Kurze Übung a
Gib aus dem Forumsthread zur Reparatur von Echoloten den Abschnitt wortgetreu wieder, der bei „Ich besitze ein“ beginnt und bei „der Bildschirm schwarz.“ endet.

======== Zu lesender Text ========

# Reparatur von Echoloten



## Sascha1967 (4. August 2015)

Hallo zusammen,
kann einer von euch auch Echolote reparieren?
Ich besitze ein Eagle 640C DF und habe es die letzten 3 Jahre nicht mehr eingeschaltet. 
Nun wollte ich es mit nach Norwegen nehmen und habe mir extra noch eine neue Batterie gekauft. 
Als ich es dann einschalten wollte, blieb der Bildschirm schwarz.
	

	
	
		
		

		
			




Ich habe das Gefühl, als hätte sich Software gelöscht.
Man kann nur beim Einschalten für den Bruchteil einer Sekunde den klassischen Piepton hören.
Das traurige daran ist, dass das Echolot maximal 20 Betriebsstunden gelaufen ist.
Über jede Art von Hilfe bin ich dankbar.
Gruß Sascha


----------



## Mollebulle (4. August 2015)

*AW: Reparatur von Echoloten*

Habe meinen Lowrance Mark-5XPro Fishfinder durch Kurzschluss geschrottet....(Anschlusskabel mit Steckverbindung lag im Wasser..)Da ich keine Sicherung vorgeschaltet hatte (hat mir ein Angelkumpel erst DANACH empfohlen) ist das Gerät jetzt tot.Ein angerufener Händler meinte, dass sich eine Reparatur für dieses (200 Euro ) Teil nicht lohnen würde !!??!!Hab´s jetzt mal einem Elektronikbastler gegeben Vielleicht hat ja jemand ähnliches erfahren müssen ...?
_________________________________________________________________________>>>>>>>>>>>>>>>>>scheint ich war der einzige Dödel dem so was passiert ist #c  |kopfkrat   #t


Hi Sascha 1967
 habe o. g. HILFERUF im Februar ins Board gestellt, aber wirklich geholfen hat mir niemand ich habe mir zwischenzeitlich ein neues Teil gekauft....:choffentlich hast Du mehr Glück


----------



## davman (5. August 2015)

*AW: Reparatur von Echoloten*

Hi
Leider kann man diese Geräte nicht zu einem vernünftigen Preis reparieren. Die meisten Geräte sind verschweißt und Du kommst da nicht ran, ohne sie zu beschädigen. Danach bekommt man sie nicht wieder dicht. Wenn Du einen richtigen Elektronikbastler kennst, dann läßt sich da sicher was machen, aber gewerblich wirst Du da keinen finden. 

LG
davman


----------



## Seewolf 01 (5. August 2015)

*AW: Reparatur von Echoloten*

Prüfe doch bitte mal deine neue Batterie ob die auch voll geladen ist, denn die Geräte schalten automatich ab, wenn zu wenig Spannung vorhanden ist.


----------

========

Kurze Übung b
Gib jede Zeile der Datensätze zurück, in der das Wort „centimetres“ vorkommt.

======== Bereitgestellte Datensätze ========

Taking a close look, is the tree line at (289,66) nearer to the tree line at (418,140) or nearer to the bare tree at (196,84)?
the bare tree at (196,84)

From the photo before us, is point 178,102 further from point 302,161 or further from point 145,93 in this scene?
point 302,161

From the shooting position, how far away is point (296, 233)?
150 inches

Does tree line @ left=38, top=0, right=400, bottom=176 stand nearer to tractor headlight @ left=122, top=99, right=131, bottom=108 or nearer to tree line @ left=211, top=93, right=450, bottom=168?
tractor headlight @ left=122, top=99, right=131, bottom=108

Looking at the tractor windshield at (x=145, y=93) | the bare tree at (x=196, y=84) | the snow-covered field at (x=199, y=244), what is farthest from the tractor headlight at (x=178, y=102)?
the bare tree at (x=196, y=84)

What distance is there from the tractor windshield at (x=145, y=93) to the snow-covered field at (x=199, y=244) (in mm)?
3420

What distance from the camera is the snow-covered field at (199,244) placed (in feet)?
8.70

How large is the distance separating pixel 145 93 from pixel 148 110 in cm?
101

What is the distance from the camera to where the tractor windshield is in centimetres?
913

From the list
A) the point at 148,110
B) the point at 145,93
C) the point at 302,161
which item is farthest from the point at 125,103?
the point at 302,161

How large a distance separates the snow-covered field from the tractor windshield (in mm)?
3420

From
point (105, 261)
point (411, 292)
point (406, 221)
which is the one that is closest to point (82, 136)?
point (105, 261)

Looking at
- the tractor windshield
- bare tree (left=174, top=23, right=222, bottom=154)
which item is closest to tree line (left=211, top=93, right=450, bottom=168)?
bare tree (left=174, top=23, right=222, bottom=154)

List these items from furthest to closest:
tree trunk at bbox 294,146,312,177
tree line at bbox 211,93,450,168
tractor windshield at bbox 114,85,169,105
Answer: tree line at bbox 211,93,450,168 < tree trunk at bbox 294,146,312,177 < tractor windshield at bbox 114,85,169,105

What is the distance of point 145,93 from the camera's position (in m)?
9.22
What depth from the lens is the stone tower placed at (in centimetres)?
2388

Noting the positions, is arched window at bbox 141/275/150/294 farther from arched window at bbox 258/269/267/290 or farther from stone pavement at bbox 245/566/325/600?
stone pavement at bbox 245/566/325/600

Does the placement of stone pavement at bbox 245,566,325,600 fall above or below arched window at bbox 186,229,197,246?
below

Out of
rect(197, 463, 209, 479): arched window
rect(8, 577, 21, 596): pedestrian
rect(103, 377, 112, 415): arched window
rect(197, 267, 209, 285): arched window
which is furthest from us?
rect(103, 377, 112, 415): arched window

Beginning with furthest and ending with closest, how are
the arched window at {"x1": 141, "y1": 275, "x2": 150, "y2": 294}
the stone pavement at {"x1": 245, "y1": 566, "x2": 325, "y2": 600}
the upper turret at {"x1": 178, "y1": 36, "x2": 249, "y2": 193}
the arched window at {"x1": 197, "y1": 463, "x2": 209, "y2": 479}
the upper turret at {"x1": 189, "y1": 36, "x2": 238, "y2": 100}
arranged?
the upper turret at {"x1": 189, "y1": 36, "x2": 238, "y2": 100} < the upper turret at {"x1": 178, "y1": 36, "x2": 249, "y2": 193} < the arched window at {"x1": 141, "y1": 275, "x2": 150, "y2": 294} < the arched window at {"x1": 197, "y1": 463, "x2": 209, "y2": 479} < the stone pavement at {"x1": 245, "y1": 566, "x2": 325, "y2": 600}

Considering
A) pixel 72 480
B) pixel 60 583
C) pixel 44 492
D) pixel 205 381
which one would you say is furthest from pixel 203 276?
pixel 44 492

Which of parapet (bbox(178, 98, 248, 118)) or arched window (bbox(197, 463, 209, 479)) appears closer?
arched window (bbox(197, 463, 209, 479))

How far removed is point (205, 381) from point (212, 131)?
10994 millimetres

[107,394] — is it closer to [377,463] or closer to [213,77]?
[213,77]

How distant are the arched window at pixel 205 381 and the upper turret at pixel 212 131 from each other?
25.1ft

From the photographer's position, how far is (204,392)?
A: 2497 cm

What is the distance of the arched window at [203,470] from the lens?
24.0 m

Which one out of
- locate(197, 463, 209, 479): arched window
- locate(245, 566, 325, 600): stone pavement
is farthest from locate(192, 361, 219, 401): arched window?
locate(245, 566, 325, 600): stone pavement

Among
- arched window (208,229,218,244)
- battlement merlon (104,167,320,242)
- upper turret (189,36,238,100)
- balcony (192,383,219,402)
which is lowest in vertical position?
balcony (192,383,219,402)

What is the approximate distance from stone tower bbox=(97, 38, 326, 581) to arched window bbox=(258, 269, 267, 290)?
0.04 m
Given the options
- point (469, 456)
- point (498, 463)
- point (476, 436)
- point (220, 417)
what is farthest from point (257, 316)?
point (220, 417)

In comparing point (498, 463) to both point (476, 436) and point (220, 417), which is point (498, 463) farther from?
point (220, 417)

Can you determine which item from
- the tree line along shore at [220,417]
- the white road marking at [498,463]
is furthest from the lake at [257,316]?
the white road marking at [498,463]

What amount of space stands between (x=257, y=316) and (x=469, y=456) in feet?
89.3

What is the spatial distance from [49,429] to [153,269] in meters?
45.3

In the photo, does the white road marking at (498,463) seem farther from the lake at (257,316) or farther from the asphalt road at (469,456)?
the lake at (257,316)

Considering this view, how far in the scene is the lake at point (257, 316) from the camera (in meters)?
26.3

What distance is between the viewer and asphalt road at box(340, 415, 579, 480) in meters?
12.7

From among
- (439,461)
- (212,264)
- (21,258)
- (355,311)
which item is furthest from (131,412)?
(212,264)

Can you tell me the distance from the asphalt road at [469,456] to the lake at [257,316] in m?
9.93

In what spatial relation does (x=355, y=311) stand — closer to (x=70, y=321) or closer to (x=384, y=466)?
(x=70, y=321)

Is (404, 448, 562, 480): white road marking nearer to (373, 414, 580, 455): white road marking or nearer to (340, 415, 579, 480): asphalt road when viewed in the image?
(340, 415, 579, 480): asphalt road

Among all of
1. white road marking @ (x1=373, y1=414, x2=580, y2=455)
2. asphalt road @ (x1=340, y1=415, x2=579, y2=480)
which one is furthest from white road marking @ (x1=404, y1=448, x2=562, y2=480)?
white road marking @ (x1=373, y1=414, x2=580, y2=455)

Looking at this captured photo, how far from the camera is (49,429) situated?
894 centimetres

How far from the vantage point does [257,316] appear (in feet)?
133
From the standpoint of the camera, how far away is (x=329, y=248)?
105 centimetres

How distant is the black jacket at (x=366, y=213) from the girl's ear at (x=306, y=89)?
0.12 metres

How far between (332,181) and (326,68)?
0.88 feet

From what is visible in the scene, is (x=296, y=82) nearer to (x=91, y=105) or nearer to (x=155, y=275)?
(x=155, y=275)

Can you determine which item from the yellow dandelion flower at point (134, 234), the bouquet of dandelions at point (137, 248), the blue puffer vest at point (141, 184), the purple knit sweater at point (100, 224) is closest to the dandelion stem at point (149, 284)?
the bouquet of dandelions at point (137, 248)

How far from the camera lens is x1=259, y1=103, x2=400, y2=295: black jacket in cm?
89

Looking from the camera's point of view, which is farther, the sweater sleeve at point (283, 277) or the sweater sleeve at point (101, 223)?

========

Lösung a
Ich besitze ein Eagle 640C DF und habe es die letzten 3 Jahre nicht mehr eingeschaltet. 
Nun wollte ich es mit nach Norwegen nehmen und habe mir extra noch eine neue Batterie gekauft. 
Als ich es dann einschalten wollte, blieb der Bildschirm schwarz.

Lösung b
What is the distance from the camera to where the tractor windshield is in centimetres?
What depth from the lens is the stone tower placed at (in centimetres)?
894 centimetres
105 centimetres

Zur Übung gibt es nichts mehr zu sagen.